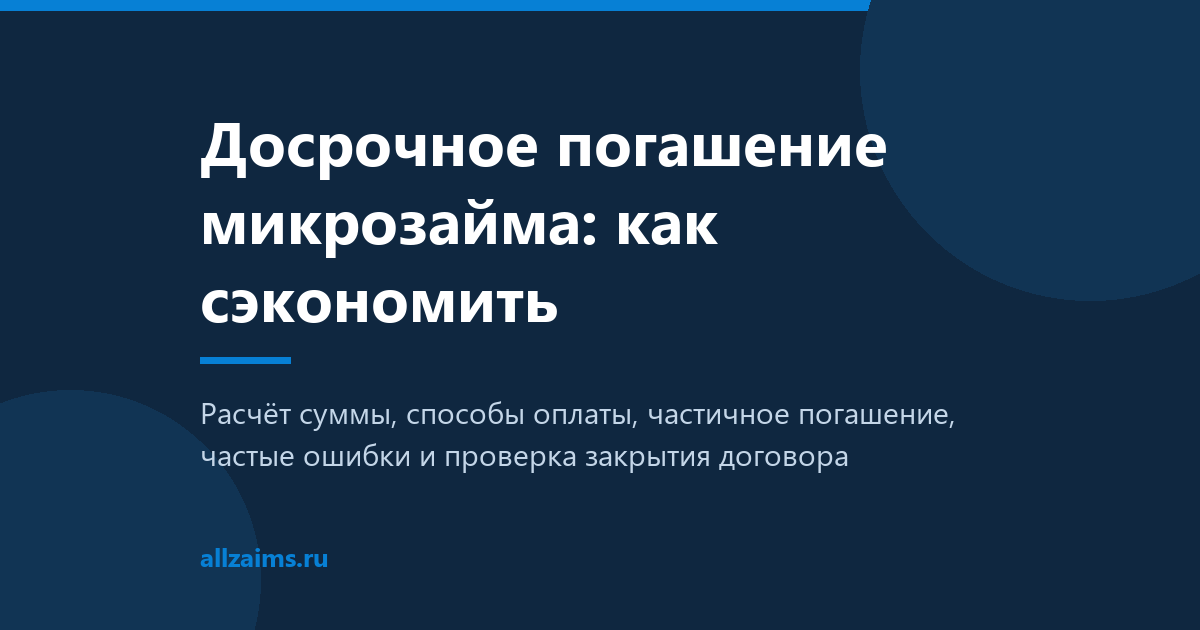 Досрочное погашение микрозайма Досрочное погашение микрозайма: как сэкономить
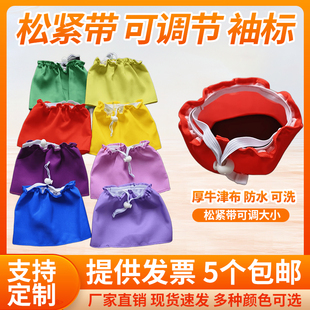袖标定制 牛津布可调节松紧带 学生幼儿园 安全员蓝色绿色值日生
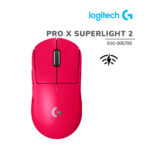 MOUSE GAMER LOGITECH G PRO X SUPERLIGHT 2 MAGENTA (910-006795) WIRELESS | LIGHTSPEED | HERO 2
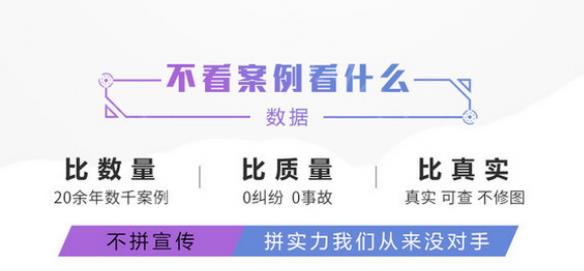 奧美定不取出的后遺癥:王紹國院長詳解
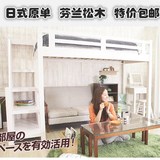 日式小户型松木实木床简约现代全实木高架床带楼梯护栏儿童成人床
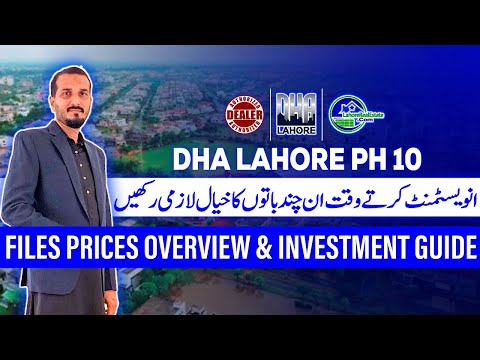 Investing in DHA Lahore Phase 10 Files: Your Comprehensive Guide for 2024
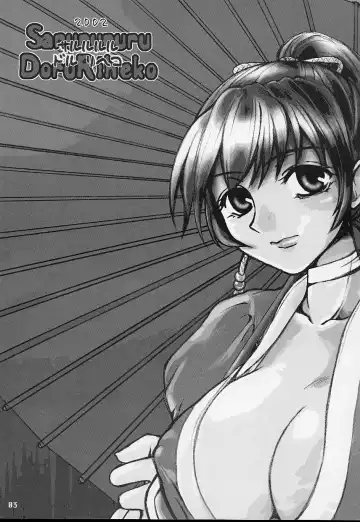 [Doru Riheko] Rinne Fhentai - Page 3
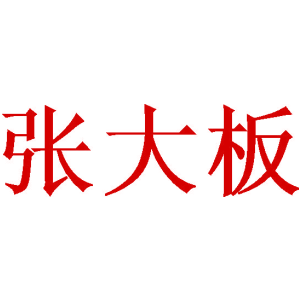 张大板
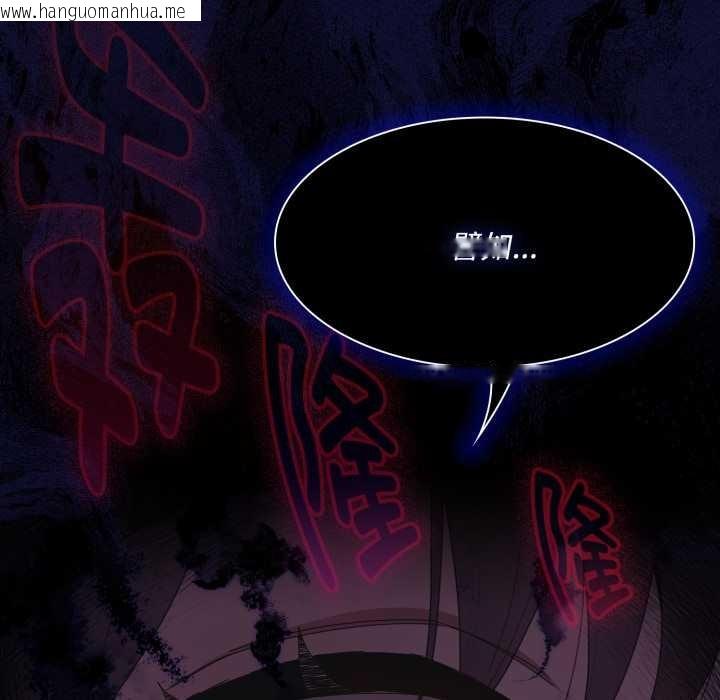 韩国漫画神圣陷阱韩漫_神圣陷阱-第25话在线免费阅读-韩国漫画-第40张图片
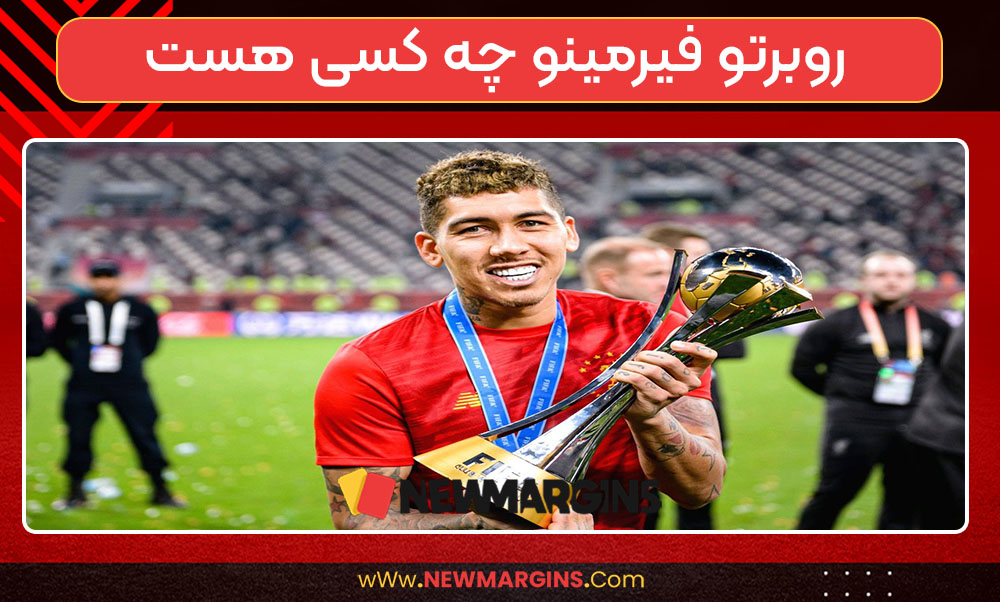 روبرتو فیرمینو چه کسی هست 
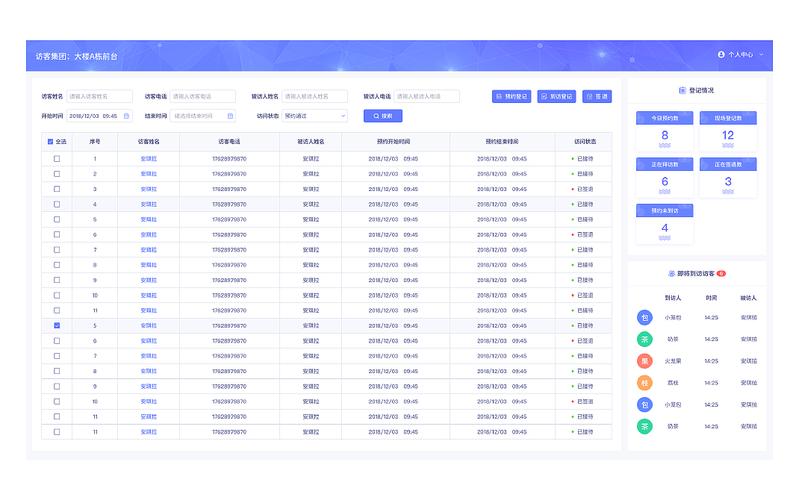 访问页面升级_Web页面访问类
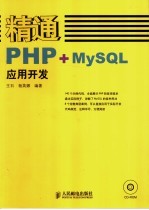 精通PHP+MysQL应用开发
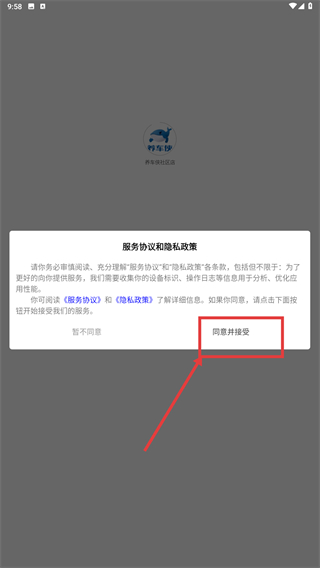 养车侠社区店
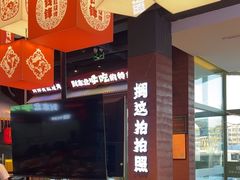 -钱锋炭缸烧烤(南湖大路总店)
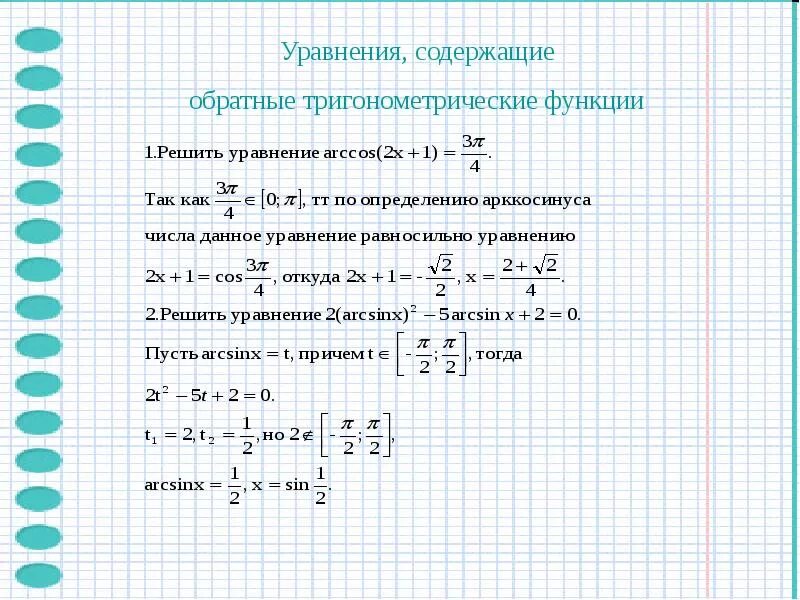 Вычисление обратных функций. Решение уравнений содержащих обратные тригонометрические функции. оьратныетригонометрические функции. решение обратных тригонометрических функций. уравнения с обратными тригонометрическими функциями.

○ ○ ○ ○

• EXERCISE: What should be set down is every line from the opening of the records through the line that contains "Investing in DHA", exactly, with pictures left out.

• WRITTEN RESPONSE:
 Досрочное погашение микрозайма Досрочное погашение микрозайма: как сэкономить
袖标定制 牛津布可调节松紧带 学生幼儿园 安全员蓝色绿色值日生
 MOUSE GAMER LOGITECH G PRO X SUPERLIGHT 2 MAGENTA (910-006795) WIRELESS | LIGHTSPEED | HERO 2
 奧美定不取出的后遺癥:王紹國院長詳解
 日式小户型松木实木床简约现代全实木高架床带楼梯护栏儿童成人床
 Investing in DHA Lahore Phase 10 Files: Your Comprehensive Guide for 2024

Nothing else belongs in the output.